## Directive
Extract every line of text from all the records below, word for word, and leave the pictures out.

## Rows
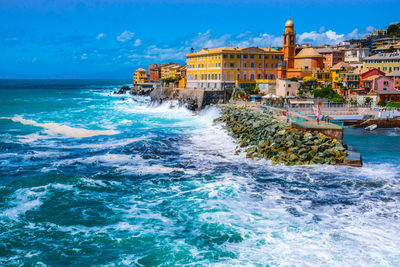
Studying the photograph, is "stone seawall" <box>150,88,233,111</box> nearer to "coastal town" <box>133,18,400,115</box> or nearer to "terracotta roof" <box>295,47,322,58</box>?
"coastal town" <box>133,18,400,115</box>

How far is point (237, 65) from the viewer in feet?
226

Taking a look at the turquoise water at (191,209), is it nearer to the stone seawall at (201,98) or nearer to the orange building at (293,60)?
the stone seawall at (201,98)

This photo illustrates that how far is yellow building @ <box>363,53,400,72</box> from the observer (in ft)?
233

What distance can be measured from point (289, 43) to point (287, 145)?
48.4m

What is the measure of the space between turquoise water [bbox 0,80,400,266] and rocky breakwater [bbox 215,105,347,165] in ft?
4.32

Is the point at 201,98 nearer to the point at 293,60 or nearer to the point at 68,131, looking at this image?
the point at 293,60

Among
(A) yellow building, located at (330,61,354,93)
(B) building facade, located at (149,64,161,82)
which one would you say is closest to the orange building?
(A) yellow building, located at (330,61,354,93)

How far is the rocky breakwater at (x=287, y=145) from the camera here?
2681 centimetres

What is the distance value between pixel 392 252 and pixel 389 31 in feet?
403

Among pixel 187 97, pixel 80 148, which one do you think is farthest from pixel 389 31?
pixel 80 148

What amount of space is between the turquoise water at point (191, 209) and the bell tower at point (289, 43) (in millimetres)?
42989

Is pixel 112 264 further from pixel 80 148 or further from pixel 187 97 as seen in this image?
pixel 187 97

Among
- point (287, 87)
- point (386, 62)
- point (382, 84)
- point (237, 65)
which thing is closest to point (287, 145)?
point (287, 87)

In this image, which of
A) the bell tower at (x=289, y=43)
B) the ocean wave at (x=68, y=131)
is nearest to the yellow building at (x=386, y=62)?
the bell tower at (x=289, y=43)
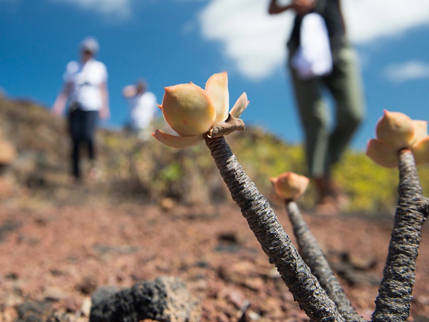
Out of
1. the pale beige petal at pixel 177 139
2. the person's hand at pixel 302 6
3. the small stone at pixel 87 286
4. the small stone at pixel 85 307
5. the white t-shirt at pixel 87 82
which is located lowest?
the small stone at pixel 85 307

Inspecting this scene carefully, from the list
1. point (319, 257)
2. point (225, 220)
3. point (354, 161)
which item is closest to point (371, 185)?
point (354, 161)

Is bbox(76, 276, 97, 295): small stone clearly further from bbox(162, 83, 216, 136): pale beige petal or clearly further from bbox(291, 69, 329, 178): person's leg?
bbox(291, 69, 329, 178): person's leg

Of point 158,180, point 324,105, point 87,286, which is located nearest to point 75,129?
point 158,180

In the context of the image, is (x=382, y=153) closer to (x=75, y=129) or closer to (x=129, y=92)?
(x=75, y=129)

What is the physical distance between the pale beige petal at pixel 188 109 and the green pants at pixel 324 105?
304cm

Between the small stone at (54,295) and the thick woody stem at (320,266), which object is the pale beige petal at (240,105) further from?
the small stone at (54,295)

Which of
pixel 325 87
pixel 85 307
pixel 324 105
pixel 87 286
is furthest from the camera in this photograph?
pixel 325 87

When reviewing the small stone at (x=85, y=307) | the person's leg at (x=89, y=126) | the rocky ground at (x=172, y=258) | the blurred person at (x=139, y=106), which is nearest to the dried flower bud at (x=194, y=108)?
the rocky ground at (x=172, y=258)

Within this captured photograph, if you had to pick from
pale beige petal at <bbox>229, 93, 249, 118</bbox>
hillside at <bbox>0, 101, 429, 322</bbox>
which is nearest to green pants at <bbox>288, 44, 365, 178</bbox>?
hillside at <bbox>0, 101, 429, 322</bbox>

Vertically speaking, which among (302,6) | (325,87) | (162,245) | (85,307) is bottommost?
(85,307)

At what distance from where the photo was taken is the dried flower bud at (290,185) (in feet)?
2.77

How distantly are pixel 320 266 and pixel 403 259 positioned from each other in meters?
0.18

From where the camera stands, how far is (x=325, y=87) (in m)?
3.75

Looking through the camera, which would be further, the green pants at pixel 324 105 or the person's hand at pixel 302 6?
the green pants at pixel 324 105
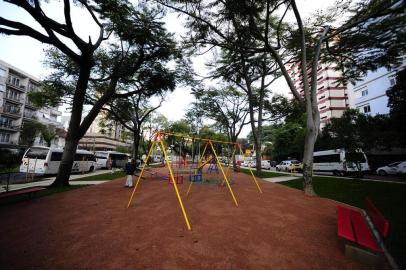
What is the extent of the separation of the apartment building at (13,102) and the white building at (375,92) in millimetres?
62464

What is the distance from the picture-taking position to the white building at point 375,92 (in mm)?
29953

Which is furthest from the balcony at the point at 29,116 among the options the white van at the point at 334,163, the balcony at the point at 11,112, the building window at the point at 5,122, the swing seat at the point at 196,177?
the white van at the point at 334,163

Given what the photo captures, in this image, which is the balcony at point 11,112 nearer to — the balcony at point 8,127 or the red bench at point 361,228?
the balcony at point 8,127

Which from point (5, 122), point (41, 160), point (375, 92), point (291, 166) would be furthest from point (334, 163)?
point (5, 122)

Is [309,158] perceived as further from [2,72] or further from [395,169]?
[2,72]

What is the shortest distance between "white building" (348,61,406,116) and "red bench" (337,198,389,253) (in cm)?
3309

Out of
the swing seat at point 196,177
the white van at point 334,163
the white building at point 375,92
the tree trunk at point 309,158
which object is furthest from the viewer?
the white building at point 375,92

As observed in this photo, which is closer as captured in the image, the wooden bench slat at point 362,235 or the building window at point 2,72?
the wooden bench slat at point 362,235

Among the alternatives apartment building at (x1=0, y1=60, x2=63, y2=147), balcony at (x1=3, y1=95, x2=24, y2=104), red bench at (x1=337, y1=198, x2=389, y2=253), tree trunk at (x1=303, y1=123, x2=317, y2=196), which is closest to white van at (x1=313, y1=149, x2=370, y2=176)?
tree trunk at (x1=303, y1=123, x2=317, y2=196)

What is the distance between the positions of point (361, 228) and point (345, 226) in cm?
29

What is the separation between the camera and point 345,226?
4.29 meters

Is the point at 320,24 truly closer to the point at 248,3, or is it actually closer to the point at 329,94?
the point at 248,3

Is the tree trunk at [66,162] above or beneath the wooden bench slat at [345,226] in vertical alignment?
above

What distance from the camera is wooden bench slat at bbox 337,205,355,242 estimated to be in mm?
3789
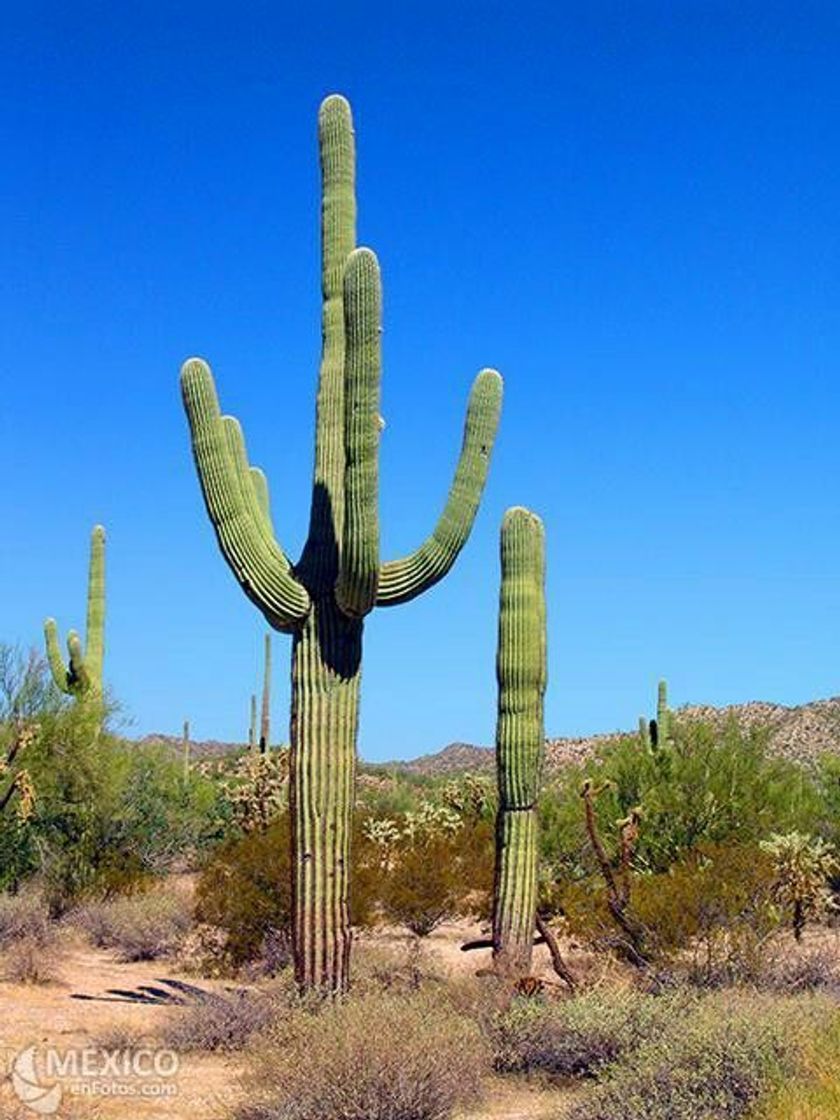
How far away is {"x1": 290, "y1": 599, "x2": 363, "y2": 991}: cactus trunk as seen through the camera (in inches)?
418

## Task response
Studying the photograph, is "stone seawall" <box>150,88,233,111</box> nearer to "coastal town" <box>133,18,400,115</box> or nearer to "terracotta roof" <box>295,47,322,58</box>?
"coastal town" <box>133,18,400,115</box>

How far is point (237, 65) from the viewer in feet?
226

Taking a look at the turquoise water at (191,209), is it nearer to the stone seawall at (201,98) or nearer to the orange building at (293,60)?
the stone seawall at (201,98)

This photo illustrates that how far is yellow building @ <box>363,53,400,72</box> from the observer (in ft)?
233

What distance can be measured from point (289, 43) to point (287, 145)?
48.4m

What is the measure of the space between turquoise water [bbox 0,80,400,266] and rocky breakwater [bbox 215,105,347,165] in ft?
4.32

Is the point at 201,98 nearer to the point at 293,60 or nearer to the point at 68,131, looking at this image?
the point at 293,60

Among
(A) yellow building, located at (330,61,354,93)
(B) building facade, located at (149,64,161,82)
which one would you say is closest to the orange building?
(A) yellow building, located at (330,61,354,93)

How far is the rocky breakwater at (x=287, y=145) from the camera here?
2681 centimetres

What is the distance value between pixel 392 252 and pixel 389 31 in feet?
403

Among pixel 187 97, pixel 80 148, which one do you think is farthest from pixel 389 31?
pixel 80 148

What amount of space is between the turquoise water at point (191, 209) and the bell tower at point (289, 43) (in millimetres)?
42989

Is pixel 112 264 further from pixel 80 148 or further from pixel 187 97 as seen in this image?
pixel 187 97

Among
- point (287, 87)
- point (386, 62)
- point (382, 84)
- point (237, 65)
which thing is closest to point (287, 145)?
point (287, 87)

In this image, which of
A) the bell tower at (x=289, y=43)
B) the ocean wave at (x=68, y=131)
is nearest to the yellow building at (x=386, y=62)?
the bell tower at (x=289, y=43)
Out of
1. the pale beige petal at pixel 177 139
2. the person's hand at pixel 302 6
3. the small stone at pixel 87 286
4. the small stone at pixel 85 307
5. the white t-shirt at pixel 87 82
which is located lowest?
the small stone at pixel 85 307

Inspecting this scene carefully, from the list
1. point (319, 257)
2. point (225, 220)
3. point (354, 161)
which item is closest to point (371, 185)?
point (354, 161)

Is bbox(76, 276, 97, 295): small stone clearly further from bbox(162, 83, 216, 136): pale beige petal or clearly further from bbox(291, 69, 329, 178): person's leg?
bbox(291, 69, 329, 178): person's leg

Of point 158,180, point 324,105, point 87,286, which is located nearest to point 75,129?
point 158,180

In the context of the image, is (x=382, y=153) closer to (x=75, y=129) or closer to (x=129, y=92)?
(x=75, y=129)

What is the physical distance between the pale beige petal at pixel 188 109 and the green pants at pixel 324 105?
304cm

Between the small stone at (54,295) and the thick woody stem at (320,266), which object is the pale beige petal at (240,105) further from?
the small stone at (54,295)

Which of
pixel 325 87
pixel 85 307
pixel 324 105
pixel 87 286
is furthest from the camera in this photograph?
pixel 325 87

When reviewing the small stone at (x=85, y=307) | the person's leg at (x=89, y=126) | the rocky ground at (x=172, y=258) | the blurred person at (x=139, y=106), which is nearest to the dried flower bud at (x=194, y=108)?
the rocky ground at (x=172, y=258)

Within this captured photograph, if you had to pick from
pale beige petal at <bbox>229, 93, 249, 118</bbox>
hillside at <bbox>0, 101, 429, 322</bbox>
which is nearest to green pants at <bbox>288, 44, 365, 178</bbox>?
hillside at <bbox>0, 101, 429, 322</bbox>

Vertically speaking, which among (302,6) | (325,87) | (162,245) | (85,307) is bottommost?
(85,307)

At what distance from where the photo was taken is the dried flower bud at (290,185) (in feet)?
2.77

How distantly are pixel 320 266 and pixel 403 259 positioned from each other in meters?
0.18

From where the camera stands, how far is (x=325, y=87) (in m)?
3.75

Looking through the camera, which would be further, the green pants at pixel 324 105 or the person's hand at pixel 302 6?
the green pants at pixel 324 105
What is the extent of the separation of the apartment building at (13,102) and the white building at (375,92) in millimetres?
62464

What is the distance from the picture-taking position to the white building at point 375,92 (in mm)?
29953

Which is furthest from the balcony at the point at 29,116 among the options the white van at the point at 334,163, the balcony at the point at 11,112, the building window at the point at 5,122, the swing seat at the point at 196,177?
the white van at the point at 334,163

Given what the photo captures, in this image, which is the balcony at point 11,112 nearer to — the balcony at point 8,127 or the red bench at point 361,228?
the balcony at point 8,127

Which from point (5, 122), point (41, 160), point (375, 92), point (291, 166) would be furthest from point (334, 163)?
point (5, 122)

Is [309,158] perceived as further from [2,72] or further from [395,169]?
[2,72]

What is the shortest distance between "white building" (348,61,406,116) and "red bench" (337,198,389,253) (in cm)?
3309

Out of
the swing seat at point 196,177
the white van at point 334,163
the white building at point 375,92
the tree trunk at point 309,158
which object is furthest from the viewer?
the white building at point 375,92

As observed in this photo, which is closer as captured in the image, the wooden bench slat at point 362,235 or the building window at point 2,72?
the wooden bench slat at point 362,235

Among the alternatives apartment building at (x1=0, y1=60, x2=63, y2=147), balcony at (x1=3, y1=95, x2=24, y2=104), red bench at (x1=337, y1=198, x2=389, y2=253), tree trunk at (x1=303, y1=123, x2=317, y2=196), which is closest to white van at (x1=313, y1=149, x2=370, y2=176)?
tree trunk at (x1=303, y1=123, x2=317, y2=196)

What is the distance between the positions of point (361, 228) and point (345, 226) in cm?
29

What is the separation between the camera and point 345,226?
4.29 meters

Is the point at 320,24 truly closer to the point at 248,3, or is it actually closer to the point at 329,94?
the point at 248,3

Is the tree trunk at [66,162] above or beneath the wooden bench slat at [345,226] in vertical alignment?
above

What distance from the camera is wooden bench slat at bbox 337,205,355,242 estimated to be in mm?
3789
How far away is {"x1": 290, "y1": 599, "x2": 363, "y2": 991}: cactus trunk as seen through the camera (in inches)?
418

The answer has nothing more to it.